**WHAT YOU ARE ASKED TO DO:** Print out the data below in full and exactly, skipping the pictures.

**INPUT DATA:**
********************

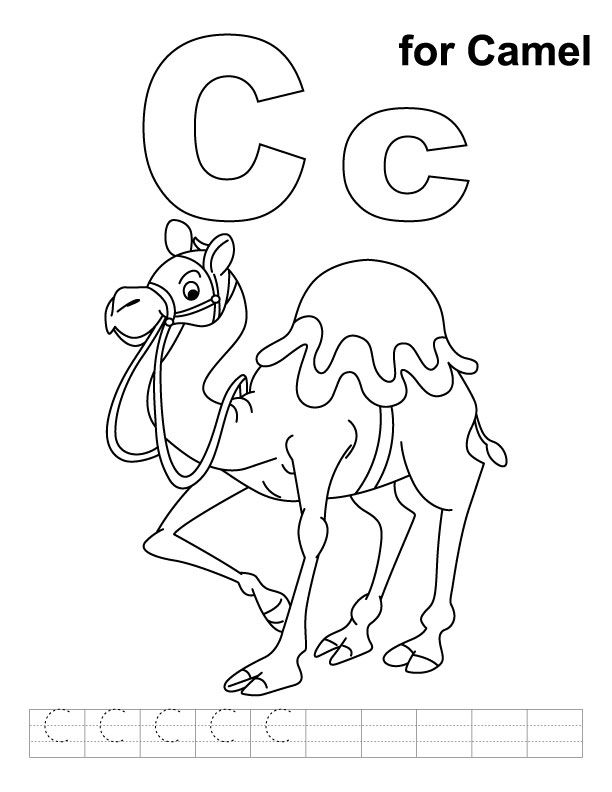 Drawn camels coloring book Coloring with Camels on images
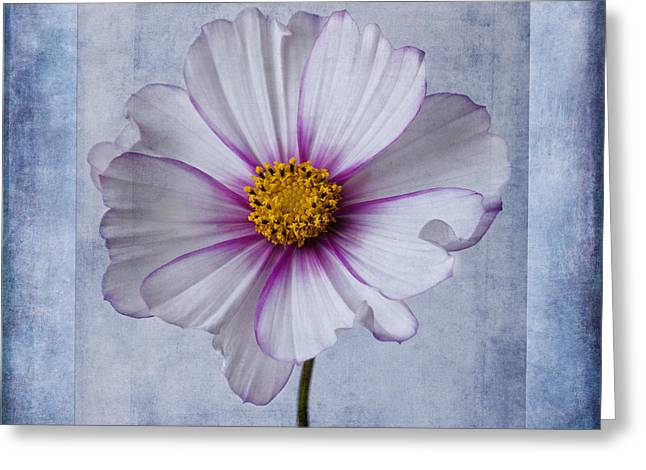 Aster Greeting Cards - Cosmos with textures Greeting Card by John Edwards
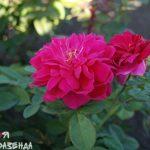 Роза Софис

********************

**EXPECTED ANSWER:**
 Drawn camels coloring book Coloring with Camels on images
 Aster Greeting Cards - Cosmos with textures Greeting Card by John Edwards
 Роза Софис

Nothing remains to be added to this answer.